Stern-Gerlach deflection of field-free aligned paramagnetic molecules

TL;DR

This paper investigates how laser prealignment influences the magnetic deflection of paramagnetic molecules, revealing different effects based on molecular coupling cases, which is crucial for molecular guiding and trapping technologies.

Contribution

It identifies distinct effects of laser prealignment on molecular deflection depending on Hund's coupling case, advancing understanding of molecular control in magnetic fields.

Findings

Suppression of deflection in Hund's case (a) molecules like ClO.

Reconstruction of scattering angles into narrow peaks for Hund's case (b) molecules like O2.

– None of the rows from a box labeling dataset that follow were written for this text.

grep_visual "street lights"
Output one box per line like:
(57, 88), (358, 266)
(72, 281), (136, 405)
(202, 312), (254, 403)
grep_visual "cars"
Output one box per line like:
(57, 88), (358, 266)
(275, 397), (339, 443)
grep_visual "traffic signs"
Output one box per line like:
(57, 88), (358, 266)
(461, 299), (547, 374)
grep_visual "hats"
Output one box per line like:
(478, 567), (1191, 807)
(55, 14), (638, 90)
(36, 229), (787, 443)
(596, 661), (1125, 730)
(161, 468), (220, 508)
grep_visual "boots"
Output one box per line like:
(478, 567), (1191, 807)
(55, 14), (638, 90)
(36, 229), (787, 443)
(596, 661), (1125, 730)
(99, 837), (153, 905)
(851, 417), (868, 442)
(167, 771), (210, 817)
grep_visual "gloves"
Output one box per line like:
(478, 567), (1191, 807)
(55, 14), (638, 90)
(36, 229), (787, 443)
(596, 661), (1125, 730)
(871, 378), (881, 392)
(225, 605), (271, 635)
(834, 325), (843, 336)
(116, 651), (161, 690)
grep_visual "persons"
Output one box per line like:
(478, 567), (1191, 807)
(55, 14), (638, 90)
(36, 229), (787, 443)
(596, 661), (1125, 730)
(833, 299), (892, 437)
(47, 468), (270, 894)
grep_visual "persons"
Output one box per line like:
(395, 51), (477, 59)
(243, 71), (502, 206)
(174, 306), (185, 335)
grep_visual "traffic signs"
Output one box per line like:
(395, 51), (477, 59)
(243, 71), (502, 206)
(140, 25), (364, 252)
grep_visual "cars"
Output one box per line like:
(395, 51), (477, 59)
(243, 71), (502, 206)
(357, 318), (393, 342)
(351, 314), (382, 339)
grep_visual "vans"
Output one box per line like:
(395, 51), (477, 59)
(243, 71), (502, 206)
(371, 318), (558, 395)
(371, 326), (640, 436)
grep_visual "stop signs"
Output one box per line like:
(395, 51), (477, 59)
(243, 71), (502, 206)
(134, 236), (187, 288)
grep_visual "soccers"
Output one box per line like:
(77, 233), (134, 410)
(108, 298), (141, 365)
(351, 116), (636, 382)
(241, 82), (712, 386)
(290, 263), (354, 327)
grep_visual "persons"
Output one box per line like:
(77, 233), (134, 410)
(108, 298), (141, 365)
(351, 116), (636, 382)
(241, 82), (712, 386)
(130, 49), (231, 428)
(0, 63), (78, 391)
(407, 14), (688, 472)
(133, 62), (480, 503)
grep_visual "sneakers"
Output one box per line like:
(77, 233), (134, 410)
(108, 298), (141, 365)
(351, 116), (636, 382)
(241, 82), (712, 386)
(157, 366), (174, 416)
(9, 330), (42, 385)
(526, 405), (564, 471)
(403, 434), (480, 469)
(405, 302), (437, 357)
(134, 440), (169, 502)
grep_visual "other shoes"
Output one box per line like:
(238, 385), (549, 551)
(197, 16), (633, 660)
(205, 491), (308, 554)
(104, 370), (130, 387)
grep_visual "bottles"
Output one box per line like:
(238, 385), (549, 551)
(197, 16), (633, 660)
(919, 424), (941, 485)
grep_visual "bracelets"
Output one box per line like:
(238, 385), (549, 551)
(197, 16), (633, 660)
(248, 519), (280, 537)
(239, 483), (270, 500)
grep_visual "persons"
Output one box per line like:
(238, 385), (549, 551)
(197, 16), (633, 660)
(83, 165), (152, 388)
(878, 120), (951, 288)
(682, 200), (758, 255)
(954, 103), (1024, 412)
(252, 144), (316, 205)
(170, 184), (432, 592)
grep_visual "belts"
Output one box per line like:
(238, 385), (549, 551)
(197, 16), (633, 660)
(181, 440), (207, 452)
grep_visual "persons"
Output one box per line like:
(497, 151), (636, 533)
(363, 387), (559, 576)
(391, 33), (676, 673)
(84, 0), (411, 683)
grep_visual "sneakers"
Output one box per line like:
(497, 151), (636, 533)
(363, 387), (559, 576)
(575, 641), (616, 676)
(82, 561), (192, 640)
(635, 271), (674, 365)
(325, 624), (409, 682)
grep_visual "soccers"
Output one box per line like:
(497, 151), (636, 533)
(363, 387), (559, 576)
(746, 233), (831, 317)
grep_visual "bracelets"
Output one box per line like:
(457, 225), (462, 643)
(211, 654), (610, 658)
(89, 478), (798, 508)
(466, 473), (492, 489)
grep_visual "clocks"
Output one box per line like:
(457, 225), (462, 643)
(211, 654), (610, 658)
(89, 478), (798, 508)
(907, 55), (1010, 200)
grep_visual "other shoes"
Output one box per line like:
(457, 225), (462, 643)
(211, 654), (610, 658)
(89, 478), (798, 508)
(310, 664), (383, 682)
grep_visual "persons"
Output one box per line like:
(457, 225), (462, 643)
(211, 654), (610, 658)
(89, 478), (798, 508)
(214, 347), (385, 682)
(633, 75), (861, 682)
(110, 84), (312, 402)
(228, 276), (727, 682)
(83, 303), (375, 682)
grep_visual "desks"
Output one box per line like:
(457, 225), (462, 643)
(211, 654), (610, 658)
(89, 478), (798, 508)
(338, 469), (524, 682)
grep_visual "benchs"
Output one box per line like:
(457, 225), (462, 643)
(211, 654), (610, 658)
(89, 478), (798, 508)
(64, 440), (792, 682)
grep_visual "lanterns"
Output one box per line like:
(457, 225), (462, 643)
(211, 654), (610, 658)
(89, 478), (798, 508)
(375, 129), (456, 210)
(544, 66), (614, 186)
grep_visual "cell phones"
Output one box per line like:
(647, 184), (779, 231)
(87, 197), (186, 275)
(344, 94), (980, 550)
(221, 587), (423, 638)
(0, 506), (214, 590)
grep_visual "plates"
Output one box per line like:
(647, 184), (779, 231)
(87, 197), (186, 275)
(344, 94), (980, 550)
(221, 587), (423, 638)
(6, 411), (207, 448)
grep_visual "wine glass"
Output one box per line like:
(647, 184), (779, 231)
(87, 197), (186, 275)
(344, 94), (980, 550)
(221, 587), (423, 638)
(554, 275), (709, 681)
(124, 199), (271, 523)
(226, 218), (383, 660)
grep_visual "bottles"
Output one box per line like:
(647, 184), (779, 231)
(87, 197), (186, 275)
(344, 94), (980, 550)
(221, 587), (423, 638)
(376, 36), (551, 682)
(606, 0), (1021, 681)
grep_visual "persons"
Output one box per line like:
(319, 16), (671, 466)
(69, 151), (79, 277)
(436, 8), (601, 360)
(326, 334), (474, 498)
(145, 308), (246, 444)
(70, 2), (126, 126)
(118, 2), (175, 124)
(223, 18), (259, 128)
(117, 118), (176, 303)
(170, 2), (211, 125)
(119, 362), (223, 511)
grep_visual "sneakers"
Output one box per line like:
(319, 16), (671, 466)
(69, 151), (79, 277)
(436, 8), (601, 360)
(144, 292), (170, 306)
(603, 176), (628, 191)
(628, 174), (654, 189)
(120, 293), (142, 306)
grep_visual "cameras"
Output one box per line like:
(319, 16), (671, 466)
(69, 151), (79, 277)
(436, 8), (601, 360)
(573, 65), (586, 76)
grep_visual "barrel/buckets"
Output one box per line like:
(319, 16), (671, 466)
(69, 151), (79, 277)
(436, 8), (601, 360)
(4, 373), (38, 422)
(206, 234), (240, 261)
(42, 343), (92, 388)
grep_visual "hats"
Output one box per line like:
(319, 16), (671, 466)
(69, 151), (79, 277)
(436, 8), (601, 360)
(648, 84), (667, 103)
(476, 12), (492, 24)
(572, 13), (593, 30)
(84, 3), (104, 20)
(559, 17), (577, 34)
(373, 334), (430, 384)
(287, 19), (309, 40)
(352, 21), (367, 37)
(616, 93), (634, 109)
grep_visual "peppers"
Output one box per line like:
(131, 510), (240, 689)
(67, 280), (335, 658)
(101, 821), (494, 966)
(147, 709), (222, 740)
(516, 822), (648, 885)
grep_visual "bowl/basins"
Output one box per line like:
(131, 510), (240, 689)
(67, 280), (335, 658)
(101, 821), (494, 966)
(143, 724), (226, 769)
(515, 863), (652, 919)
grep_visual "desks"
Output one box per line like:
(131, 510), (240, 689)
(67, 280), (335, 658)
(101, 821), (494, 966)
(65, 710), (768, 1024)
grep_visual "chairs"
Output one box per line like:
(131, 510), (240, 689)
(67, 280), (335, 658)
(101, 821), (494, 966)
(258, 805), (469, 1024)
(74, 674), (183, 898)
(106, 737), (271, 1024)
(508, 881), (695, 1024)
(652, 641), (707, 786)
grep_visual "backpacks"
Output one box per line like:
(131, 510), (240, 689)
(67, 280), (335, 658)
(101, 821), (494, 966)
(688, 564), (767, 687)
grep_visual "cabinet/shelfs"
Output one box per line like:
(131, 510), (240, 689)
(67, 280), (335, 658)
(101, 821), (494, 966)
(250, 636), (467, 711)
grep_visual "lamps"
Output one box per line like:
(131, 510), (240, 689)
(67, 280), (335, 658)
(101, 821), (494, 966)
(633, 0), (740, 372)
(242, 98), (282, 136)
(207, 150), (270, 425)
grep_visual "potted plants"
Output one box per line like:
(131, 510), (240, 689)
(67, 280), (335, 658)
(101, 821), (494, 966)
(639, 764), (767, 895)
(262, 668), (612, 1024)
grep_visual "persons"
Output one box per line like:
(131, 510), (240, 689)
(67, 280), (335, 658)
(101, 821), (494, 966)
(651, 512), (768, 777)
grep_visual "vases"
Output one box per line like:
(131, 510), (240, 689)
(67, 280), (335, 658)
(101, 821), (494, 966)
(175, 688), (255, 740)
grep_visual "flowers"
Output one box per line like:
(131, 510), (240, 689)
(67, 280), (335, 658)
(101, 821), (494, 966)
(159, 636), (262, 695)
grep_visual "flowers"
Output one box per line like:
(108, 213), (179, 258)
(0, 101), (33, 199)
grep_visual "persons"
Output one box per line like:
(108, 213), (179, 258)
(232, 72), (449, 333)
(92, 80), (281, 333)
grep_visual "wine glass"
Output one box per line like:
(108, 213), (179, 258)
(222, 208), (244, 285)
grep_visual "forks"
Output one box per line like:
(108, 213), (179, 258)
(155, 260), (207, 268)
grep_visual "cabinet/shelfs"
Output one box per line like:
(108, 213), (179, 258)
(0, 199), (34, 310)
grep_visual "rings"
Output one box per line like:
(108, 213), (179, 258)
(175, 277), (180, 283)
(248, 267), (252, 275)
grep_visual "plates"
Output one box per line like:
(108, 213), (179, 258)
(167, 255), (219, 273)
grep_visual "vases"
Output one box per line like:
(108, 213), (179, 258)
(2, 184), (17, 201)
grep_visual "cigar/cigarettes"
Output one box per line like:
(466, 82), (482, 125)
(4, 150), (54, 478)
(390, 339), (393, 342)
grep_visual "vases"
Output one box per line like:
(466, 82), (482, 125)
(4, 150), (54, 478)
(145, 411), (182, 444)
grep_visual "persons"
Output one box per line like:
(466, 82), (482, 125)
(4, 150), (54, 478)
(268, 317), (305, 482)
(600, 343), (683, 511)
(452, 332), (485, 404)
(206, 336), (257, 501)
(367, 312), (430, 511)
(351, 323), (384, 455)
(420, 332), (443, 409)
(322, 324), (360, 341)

Implications for molecular guiding, focusing, and trapping applications.

Abstract

The effects of laser-induced prealignment on the deflection of paramagnetic molecules by inhomogeneous static magnetic field are studied. Depending on the relevant Hund's coupling case of the molecule, two different effects were identified: either suppression of the deflection by laser pulses (Hund's coupling case (a) molecules, such as ClO), or a dramatic reconstruction of the broad distribution of the scattering angles into several narrow peaks (for Hund's coupling case (b) molecules, such as O2 or NH). These findings are important for various applications using molecular guiding, focusing and trapping with the help of magnetic fields.